◆ TEXT PROVIDED ◆
----
# jmplsnt Antler Slingshot



## jmplsnt (Jan 1, 2010)

Some months ago I was gifted with an incredible antler slingshot by Tom Krein (Tom, where did you go? We haven't heard from you in a while!). I have to say this slingshot is one of the nicest I've ever owned and in fact was so well-made I actually broke down and used some Thera-gold on it as it was made for flatbands. It's a fine piece and had set me to thinking of antler as a very viable alternative natural fork.

I've also seen a few others done by some other forum members. The chained killer Nico uses to release souls from various unfortunate animals immediately comes to mind. If his body of work can't convince you of the effectiveness of a chained antler catapult, then I feel you're pretty much hopeless. I also remember one in the process by Stelug, who I respect a great deal. Hey, did you ever finish it?





I spent a lot of time looking around for a good enough deer antler for my own slingshot that would be fitted with the gypsy tabs and chained rubber. I was able to source a lot of very nice anter over in Europe (Sika stag, I believe) as this deer's antlers are quite straight for about the first six to seven inches, then form a nice even fork. Our whitetails here in the US have antlers that are much curvier and fork much less evenly than these. I spent some time prowling in flea markets, second-hand shops, and elsewhere looking for a good piece of antler. I decided against the Euro-antler as I wanted something from my local area and also was deterred by the ferocious postage I'd incur to ship a little deer antler.

I put this project to the back of my mind but never gave up. A few days ago I was in a local flea market and happened upon a shed antler going for the princely sum of a fiver, so of course I paid the fee and walked out with my prize. I was very excited and while I wanted to get to work on it immediately I spent another few precious home-days trying to place my cut-marks. After all you are only going to get one chance to get this right and as I've had such problems sourcing quality material I absolutely had to make my plans come to fruition; zero re-do's on this one.

I first cut the fork free of the antler using a hacksaw. I have some very limited experience in working antler and will say it is an incredibly dense and strong material. It also stinks horribly when being cut so I did this out in my workshop building. It took a good while to make the four cuts (tips of the tines and both sides of the main antler) and provided a great reminder of how hard antler is to work. I then began working the antler with a small hand-powered grinding wheel. It didn't take long to realise I had my work cut out for me using this tool and after about 30 or so minutes of hand-grinding I gave up in disgust.
----
◆ SUPPLIED DATA ◆
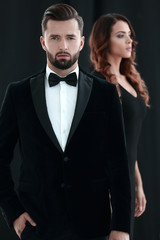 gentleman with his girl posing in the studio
----
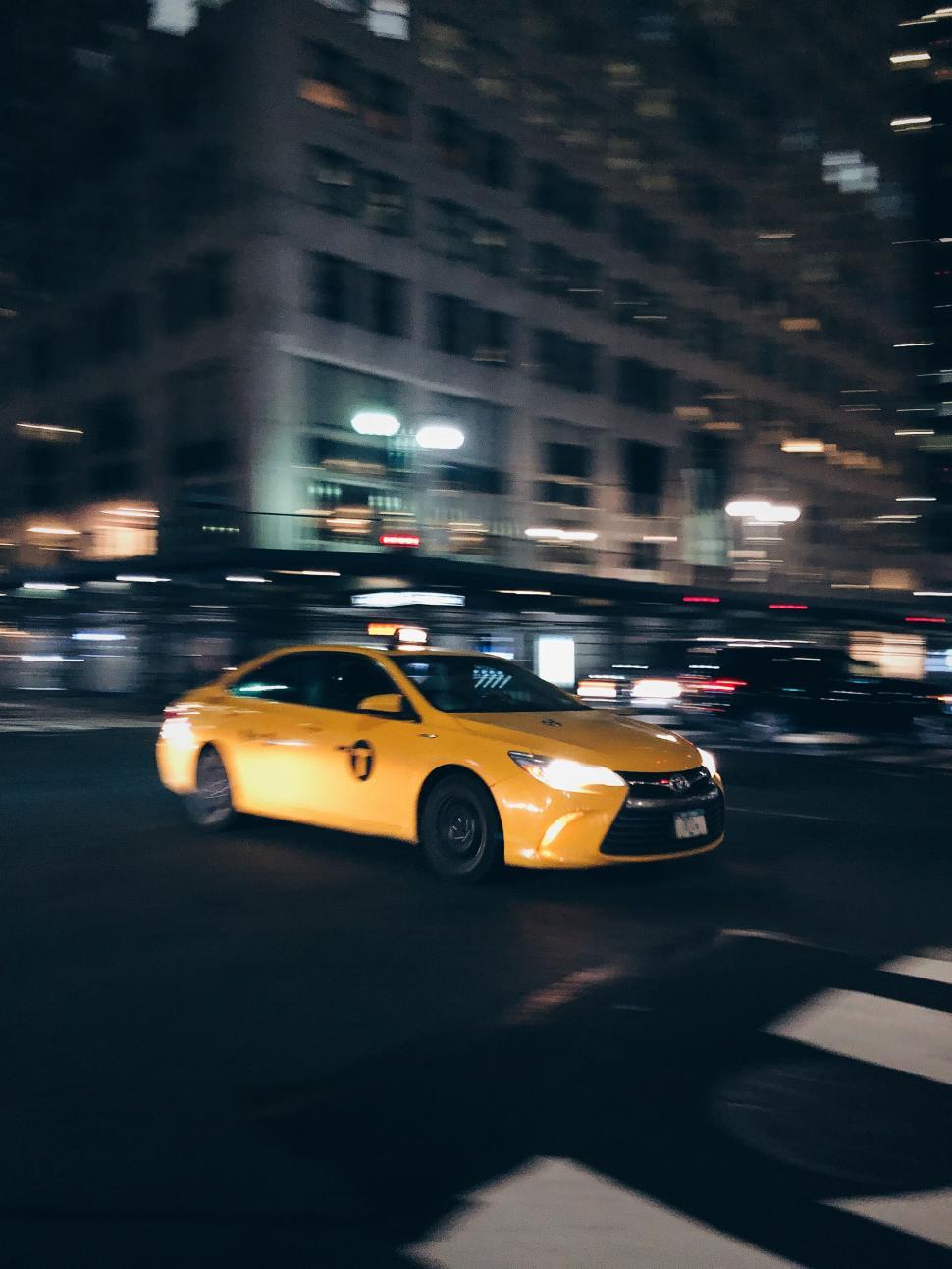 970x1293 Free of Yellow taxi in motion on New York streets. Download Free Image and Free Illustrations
----
◆ TASK GOAL ◆
Set down word for word the passage of the antler slingshot post starting at "Some months ago" and ending at "ever finish it?".

◆ OUTPUT ◆
Some months ago I was gifted with an incredible antler slingshot by Tom Krein (Tom, where did you go? We haven't heard from you in a while!). I have to say this slingshot is one of the nicest I've ever owned and in fact was so well-made I actually broke down and used some Thera-gold on it as it was made for flatbands. It's a fine piece and had set me to thinking of antler as a very viable alternative natural fork.

I've also seen a few others done by some other forum members. The chained killer Nico uses to release souls from various unfortunate animals immediately comes to mind. If his body of work can't convince you of the effectiveness of a chained antler catapult, then I feel you're pretty much hopeless. I also remember one in the process by Stelug, who I respect a great deal. Hey, did you ever finish it?